The poor folks living in the canton of Aargau have to put up with probably more prejudices than any other canton, most of them imposed, of course, by their neighbour Zurich. A few of them are: Aargauer (Aargau people) always wear white socks. They’re bad car drivers – the Aargau car number plate contains the letters AG, which supposedly means ‘Achtung Gefahr!’ (attention, danger!). They don’t know how to party in Aargau which is why each weekend lots of them travel to Zurich’s Kreis 5 for their weekend party; Zurich West and the party street Langstrasse are sometimes referred to as Aargauerbalken (Aargau beam). Many Swiss only know Aargau from passing by on the motorway between Zurich, Basel and Berne, and often the only thing of the canton of Aargau they see from the motorway is the nuclear power plant. (While we’re talking about the motorway that leads from Zurich to Aargau already, something that always makes me chuckle is the motorway services restaurant Würenlos that is located above the motorway like a covered bridge: in our local slang we call it ‘Fressbalken’, which can’t really be translated that well, but fressen is the expression for an uncivilised way of eating, and Balken is a beam).

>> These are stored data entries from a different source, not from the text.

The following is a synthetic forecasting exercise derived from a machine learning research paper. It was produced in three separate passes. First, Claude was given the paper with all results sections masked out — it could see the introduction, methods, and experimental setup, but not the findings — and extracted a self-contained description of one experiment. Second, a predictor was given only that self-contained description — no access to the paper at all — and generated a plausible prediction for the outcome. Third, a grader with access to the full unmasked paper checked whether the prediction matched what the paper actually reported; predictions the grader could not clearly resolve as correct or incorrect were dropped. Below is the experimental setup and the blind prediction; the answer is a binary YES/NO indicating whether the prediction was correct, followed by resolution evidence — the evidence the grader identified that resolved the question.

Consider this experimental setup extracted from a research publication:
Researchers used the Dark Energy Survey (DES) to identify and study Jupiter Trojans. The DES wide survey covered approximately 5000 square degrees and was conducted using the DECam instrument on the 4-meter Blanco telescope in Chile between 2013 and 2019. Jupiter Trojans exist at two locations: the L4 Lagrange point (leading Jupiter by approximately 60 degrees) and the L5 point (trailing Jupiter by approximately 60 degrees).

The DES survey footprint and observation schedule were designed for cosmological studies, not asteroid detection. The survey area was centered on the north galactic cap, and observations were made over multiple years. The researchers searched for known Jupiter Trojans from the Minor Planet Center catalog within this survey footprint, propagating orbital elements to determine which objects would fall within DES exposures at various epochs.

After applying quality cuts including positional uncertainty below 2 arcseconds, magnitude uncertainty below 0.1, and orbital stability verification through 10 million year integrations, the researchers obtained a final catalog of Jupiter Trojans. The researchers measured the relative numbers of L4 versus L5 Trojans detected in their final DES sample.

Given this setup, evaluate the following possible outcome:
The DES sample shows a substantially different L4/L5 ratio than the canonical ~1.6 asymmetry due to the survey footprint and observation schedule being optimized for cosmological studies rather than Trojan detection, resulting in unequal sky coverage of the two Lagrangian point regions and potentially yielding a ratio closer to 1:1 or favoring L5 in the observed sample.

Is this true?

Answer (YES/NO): YES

One last prejudice is that Aargau is the carrot land (Rüebliland). While it’s true that there is a lot of agricultural land in Aargau, the thing with the carrots is apparently not really true. Nevertheless, the Aargauer Rüeblitorte (a round carrot cake) and the Rüeblicake (a long, rectangle cake (the German word Cake always means a rectangle, long cake)) have been two of the most popular cakes for children’s birthday parties for decades. The Swiss carrot cake is completely different to the British one, and here’s a recipe for it.
Swiss carrot cake (Rüeblicake)
- 200g butter
- 350g flour
- 4 tsp baking powder (or one Swiss sachet of baking powder)
- 250g sugar
- 1 pinch of salt
- 3/4 tsp ground cardamom
- 2 pinches of ground cloves
- 2 tsp ground cinnamon
- 250g carrots, finely grated
- 250g almonds, grated
- 1 lemon, grated peel and juice
- 4 eggs
- Icing sugar and lemon juice (for the icing if you want any icing)
- Marzipan carrots
Preheat oven to 180 C.
Melt butter in a saucepan and let it cool down a little.

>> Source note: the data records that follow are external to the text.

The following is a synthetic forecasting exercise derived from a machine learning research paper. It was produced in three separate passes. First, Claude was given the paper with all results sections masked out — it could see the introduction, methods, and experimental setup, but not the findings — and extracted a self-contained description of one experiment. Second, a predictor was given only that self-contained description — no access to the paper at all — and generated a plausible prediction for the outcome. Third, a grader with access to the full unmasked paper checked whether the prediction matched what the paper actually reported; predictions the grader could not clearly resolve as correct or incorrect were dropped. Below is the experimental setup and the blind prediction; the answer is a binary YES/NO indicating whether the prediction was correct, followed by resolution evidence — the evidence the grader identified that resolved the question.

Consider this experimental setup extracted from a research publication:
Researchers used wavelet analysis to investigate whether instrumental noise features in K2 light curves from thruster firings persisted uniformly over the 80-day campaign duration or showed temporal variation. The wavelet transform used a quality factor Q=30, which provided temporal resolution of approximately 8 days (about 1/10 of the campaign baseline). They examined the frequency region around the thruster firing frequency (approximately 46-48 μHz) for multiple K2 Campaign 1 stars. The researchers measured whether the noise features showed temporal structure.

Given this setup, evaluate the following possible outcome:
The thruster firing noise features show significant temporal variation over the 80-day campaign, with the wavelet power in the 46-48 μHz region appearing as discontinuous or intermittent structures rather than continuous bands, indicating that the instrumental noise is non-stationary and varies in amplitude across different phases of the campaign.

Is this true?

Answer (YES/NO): YES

In a bowl, mix the sieved flour and baking powder, then add the sugar, salt and all spices and mix everything.
Add the carrots, almonds, lemon peel and lemon juice and mix.
Add the eggs and the butter, mix and put mixture it into a rectangular cake tin of 30cm length (tin covered with baking parchment).
Bake on lowest rack at 180 C for about 65 minutes. If you want, stick the marzipan carrots into the cake after 50 minutes and let it bake for the remaining 15 minutes. Or you could also stick the carrots onto the cake in the end with the help of the icing.
Add some icing (we usually use icing sugar mixed with lemon juice for this cake, for a a bit of a sour taste in combination with the sweet cake).
3 Replies to “Swiss Carrot Cake (Rüeblicake)”
ähm Butter? No way. Einfach nur Zucker, Eier, Ruebli, Mandeln, Zitrone, Mehl und Backpulver. E Guete.
Die Rüeblitorte macht man ohne Butter, das stimmt, den Cake mache ich schon seit Jahrzehnten mit Butter, basierend auf Betty Bossi…
Made this for my Swiss husband – it seemed very dry when pouring the batter into the pan. We haven’t tasted it yet, but hoping it is tasty.